Currently Active Projects
Design of Multivalent Antibodies
Artificial antibodies can be designed with multiple variable domains and expressed
in mammalian cells - these can be used to specifically target toxins to cells, to
simultaneously bind multiple subunits of a single protein complex, or to simultaneously
bind multiple proteins (i.e. neutralize multiple toxins from an infectious disease agent.
This work has been partially published - see Craig, RB et. al. (2012) in
Publications.
This work is in collaboration with
Dr. Seth Pincus' Lab at Children's Hospital of New Orleans.
Modeling of the HIV gp160 Complex
This project is related to the project above : the optimal design of the linker region
and orientation between anti-gp41 and anti-gp120 requires knowledge of how the gp120
epitope is oriented relative to gp41 in 3 dimensions.
This work is in collaboration with
Dr. Seth Pincus' Lab at Children's Hospital of New Orleans.
Modeling a Possible Secondary Binding Site for UbcH7-Ub onto the HECT H3 domain
Detailed enzymatic analyis of the transfer and elongation steps of the Ubiquitination pathway suggest a secondary binding site for initial binding of UbcH7-Ub the the HECT H3 domain. Using molecular modeling and docking, we propose a binding site that differs from the canonical binding site found in the published crystal structure. A paper describing this work is currently in preparation.
This work is in collaboration with
Dr. Arthur Haas' Lab at LSU Health Sciences Center.
Design, Simulation, and Mechanism of Antiviral Peptides
This work is in collaboration with
Autoimmune Technologies in New Orleans.

What to work on:
a) In the list of active projects, whose lab collaborates on modeling a secondary binding site for UbcH7-Ub?
b) Please mark each statement yes or no against the list of active projects, quoting the words that decide it: (i) The artificial antibodies are expressed in mammalian cells. (ii) The proposed UbcH7-Ub binding site matches the canonical binding site in the published crystal structure. (iii) The antiviral peptide work is done with Dr. Seth Pincus' Lab.
c) Extend the list of active projects past its final line.
The rows that follow have no connection to the list of active projects.

Supplied material:
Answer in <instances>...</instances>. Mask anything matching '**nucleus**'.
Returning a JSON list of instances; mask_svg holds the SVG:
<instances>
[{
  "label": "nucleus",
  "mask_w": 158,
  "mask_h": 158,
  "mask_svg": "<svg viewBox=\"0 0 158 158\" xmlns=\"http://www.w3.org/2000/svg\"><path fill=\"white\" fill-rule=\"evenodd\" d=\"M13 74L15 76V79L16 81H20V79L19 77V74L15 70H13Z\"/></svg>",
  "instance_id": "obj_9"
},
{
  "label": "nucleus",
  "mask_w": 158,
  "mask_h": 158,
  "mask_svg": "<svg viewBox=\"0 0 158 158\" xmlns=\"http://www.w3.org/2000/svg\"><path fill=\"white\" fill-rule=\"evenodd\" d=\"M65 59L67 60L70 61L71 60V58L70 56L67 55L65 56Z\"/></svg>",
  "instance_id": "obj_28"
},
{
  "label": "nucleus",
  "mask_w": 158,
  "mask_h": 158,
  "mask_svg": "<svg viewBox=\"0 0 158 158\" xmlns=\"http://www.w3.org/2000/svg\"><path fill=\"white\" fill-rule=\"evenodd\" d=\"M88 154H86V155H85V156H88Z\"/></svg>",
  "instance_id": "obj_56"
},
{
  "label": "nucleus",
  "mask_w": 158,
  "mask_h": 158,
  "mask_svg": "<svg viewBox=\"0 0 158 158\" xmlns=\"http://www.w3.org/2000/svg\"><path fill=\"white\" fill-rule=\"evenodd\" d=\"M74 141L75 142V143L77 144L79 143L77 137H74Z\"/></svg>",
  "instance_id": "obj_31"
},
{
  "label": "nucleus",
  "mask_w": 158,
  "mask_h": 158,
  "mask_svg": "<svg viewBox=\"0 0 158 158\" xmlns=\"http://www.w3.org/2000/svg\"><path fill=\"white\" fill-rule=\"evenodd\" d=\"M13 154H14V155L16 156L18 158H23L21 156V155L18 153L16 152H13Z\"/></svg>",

Results for the exercise:
a) Dr. Arthur Haas' Lab at LSU Health Sciences Center.

b)
(i) Yes: "expressed in mammalian cells".
(ii) No: "we propose a binding site that differs from the canonical binding site found in the published crystal structure".
(iii) No: "This work is in collaboration with Autoimmune Technologies in New Orleans."

c)
Design of Optimized Constrained Graphs for Free Energy Calculation of Drug-Lead Compounds
Alchemical Free Energy Calculations are highly computationally intensive. Therefore, planning a barrage of calculations
for a large set of drug lead compounds, when carefully optimized up-front, can shave many CPU-years worth of computation
(and likely weeks to months of clock time) from a calculation protocol over a large set of compounds. We have developed
a highly efficient graph theoretic algorithm for minimizing the number of free energy calculations that must be performed
in order to simulate free energies of binding for large compuund sets. A paper on this work is currenly in preparation.
This work is in collaboration with
Dr. David Mobley's Lab at UC Davis and
Schrodinger,
Parallel and Serial Tree-Based Monte Carlo Algorithms
Monte Carlo algorithms are inherently parallelizable, but their performance on optimization
problems can be significantly impacted by large energy barriers. We have developed and are
testing an MPI based Monte Carlo implementation in C++ that will have the ability to "peek-ahead"
multiple steps (and possibly over large energy barriers) to arrive at more optimal solutions within
a given search space.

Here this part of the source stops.